= Midrash Tadshe =

Small midrash on Genesis 1:11

Midrash Tadshe (Hebrew: מדרש תדשא) is a small midrash which begins with an interpretation of Gen. 1:11:

"And God said, Let the earth bring forth" ("Tadshe ha-aretz"). R. Pinchas asked, "Why did God decree that grass and herbs and fruits should grow upon the third day, while light was not created until the fourth? To show His infinite power, which is almighty; for even without the light He caused the earth to bring forth [while now He creates all manner of trees and plants through the operation of the light]."

The name of the author occurs twice, and the midrash closes with the words "'ad kan me-divrei R. Pinchas ben Yair." No other authors are named.

Midrash Tadshe must not be confused with another baraita bearing the title Baraita de-Rabbi b. Yair, which deals with gradations of virtues, the highest of which causes its possessor to share in the holy spirit.

==Contents==
Midrash Tadshe is unusual in several respects, compared to other midrashim. Although written in pure Hebrew, it contains numerous expressions which are not found elsewhere, such as חג העומר and חג השופרות and ככבים שרועים (= "planets," p. 19). The structure of the midrash is very loose.

The midrash is generally symbolic in tendency, and it plays much on groups of numbers. Section 2 contains a symbolization of the Tabernacle, and, according to A. Epstein, the central idea of the midrash is the theory of three worlds — earth, man, and the Tabernacle. Section 10 contains a mystical explanation of the numbers mentioned in connection with the offerings of the princes (Numbers 7:12-89). Combinations and parallelisms based on the number ten are found in sections 5 and 15; on seven, in 6, 11, and 20; on six, in 20; on five, in 7; on four, in 20; on three, in 12, 18, etc. Desultory expositions of Genesis 2:17; 3:3, 14 et seq.; Exodus 7:12 et seq., 83 et seq.; Leviticus 13:2, 14:34; Lamentations 1:1 et seq.; Numbers 4:3, 27:7; and Deut. 32:12, are contained in sections 7, 10, 17, 20, 21, and 22.

=== Analogies with the Book of Jubilees ===
Especially noteworthy is section 8, on "the ages of the pious," the Patriarchs, the Matriarchs, and the twelve sons of Jacob, giving also the dates of their births. In this list the months are not designated as Nisan, etc., but as "the first," "the second," etc. The dates for Zebulun and Benjamin are lacking in the present text, but are given in a citation by Baḥya and in the Yalḳuṭ, where, however, the months are named and not numbered. The length of life ascribed to the sons of Jacob agrees with that given in Seder Olam Zutta, but only the Book of Jubilees gives the days and months of their births, and even it does not state the length of their lives.

On the other hand, section 6 of Midrash Tadshe is in entire agreement with Jubilees (2, 3, 4, 7, 10, 12, 14, 15, and 23) in its statement that 22 varieties of things were created in the world—seven on the first day; one on the second; four on the third; three on the fourth; three on the fifth; and four on the sixth—and that these 22 varieties correspond to the 22 generations from Adam to Jacob (and to the 22 letters of the alphabet).

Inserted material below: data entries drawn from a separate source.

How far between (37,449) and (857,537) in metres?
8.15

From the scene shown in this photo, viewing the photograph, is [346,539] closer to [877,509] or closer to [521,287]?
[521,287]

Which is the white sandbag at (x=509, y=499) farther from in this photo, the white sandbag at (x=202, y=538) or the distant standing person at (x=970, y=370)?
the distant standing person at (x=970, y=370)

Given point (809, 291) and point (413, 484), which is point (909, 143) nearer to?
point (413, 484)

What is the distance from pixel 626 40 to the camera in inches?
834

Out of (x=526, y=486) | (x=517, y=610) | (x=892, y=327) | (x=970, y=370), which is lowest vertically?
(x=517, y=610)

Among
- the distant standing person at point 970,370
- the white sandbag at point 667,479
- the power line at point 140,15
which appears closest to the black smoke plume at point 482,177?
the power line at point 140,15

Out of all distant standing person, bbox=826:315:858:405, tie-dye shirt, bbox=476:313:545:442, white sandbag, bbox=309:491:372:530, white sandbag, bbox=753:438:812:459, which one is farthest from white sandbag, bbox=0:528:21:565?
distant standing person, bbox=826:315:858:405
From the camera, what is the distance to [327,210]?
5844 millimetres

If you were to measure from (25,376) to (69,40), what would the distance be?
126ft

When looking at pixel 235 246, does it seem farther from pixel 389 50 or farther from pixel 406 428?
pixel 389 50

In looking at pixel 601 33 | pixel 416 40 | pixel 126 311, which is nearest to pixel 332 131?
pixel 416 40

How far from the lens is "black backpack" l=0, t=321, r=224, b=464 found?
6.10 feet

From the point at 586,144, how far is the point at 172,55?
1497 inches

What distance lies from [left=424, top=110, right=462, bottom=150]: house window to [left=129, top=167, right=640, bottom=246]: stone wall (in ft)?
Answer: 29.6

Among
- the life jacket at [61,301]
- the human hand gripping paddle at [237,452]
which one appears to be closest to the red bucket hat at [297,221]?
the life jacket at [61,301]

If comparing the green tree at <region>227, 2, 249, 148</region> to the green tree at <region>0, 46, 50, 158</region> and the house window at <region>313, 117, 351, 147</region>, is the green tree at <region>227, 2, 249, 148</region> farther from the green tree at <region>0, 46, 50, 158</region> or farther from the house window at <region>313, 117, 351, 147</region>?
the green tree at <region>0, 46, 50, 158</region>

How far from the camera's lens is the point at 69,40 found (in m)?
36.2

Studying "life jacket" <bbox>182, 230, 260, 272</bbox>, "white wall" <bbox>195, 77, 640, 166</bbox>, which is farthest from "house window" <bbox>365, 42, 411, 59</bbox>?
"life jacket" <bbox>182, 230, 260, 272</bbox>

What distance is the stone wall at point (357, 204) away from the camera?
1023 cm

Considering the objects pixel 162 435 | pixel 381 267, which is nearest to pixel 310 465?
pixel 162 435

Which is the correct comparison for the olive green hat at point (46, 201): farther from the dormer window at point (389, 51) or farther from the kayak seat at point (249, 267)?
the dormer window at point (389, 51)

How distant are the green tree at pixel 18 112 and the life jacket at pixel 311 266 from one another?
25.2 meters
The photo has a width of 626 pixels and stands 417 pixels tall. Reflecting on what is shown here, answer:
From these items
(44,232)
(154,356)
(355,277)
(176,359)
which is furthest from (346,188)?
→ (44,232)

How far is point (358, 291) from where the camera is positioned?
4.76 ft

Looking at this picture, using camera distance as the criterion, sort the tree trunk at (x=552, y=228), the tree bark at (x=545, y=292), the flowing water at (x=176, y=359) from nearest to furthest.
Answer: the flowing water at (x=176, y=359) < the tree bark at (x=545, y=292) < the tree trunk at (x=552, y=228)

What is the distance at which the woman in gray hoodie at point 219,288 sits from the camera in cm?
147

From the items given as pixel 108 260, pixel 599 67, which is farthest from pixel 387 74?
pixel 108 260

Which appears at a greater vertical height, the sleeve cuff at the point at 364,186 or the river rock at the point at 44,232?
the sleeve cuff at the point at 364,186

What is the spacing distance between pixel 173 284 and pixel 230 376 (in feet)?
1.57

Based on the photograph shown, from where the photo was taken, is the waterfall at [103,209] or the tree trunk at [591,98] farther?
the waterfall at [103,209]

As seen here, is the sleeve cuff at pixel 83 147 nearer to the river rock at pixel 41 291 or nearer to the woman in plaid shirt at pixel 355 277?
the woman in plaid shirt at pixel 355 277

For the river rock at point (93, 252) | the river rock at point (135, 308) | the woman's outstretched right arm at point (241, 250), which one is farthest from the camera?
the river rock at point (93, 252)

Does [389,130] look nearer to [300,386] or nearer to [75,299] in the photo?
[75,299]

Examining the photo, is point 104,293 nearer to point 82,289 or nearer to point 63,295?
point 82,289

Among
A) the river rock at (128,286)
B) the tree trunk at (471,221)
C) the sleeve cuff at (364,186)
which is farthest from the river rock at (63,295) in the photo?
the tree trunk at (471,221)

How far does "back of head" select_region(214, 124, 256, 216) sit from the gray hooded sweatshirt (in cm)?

Epstein has drawn attention to other striking analogies between this midrash and the Book of Jubilees, especially to the theory of R' Pinchas ben Yair (p. 31) that Adam was created in the first week, and that Eve was formed in the second week, from his rib; this serving as the foundation for the rule of purification given in Lev. 12:2 et seq., with which Jubilees 3:8 can be compared. On these grounds, Epstein advances the hypothesis that in this and many other passages the author of the Midrash Tadshe used the Book of Jubilees, which existed at that time in Hebrew and was much larger in scope than at present, and was ascribed, "on account of its Essenic tendency," to R' Pinchas, who was famous for his great piety. However, it is unlikely that the present Book of Jubilees is incomplete, and a much more plausible view of Epstein's is that which regards the Midrash Tadshe as the work of Rabbi Moses ha-Darshan.

Midrash Vayisau is also connected with Moses ha-Darshan, and shows some similarities with Tadshe.

==Later usage==
Either due to its beginning, or for some other reason, R' Pinchas ben Yair was regarded as the author of this midrash, and Numbers Rabbah 13:10 and 14:12,18 contain excerpts from the midrash in the name of R' Pinchas ben Yair. Yalkut Shimoni excerpted several passages from it, and it has been cited by various authors.

The midrash has been edited according to manuscript sources by Adolf Jellinek and by A. Epstein.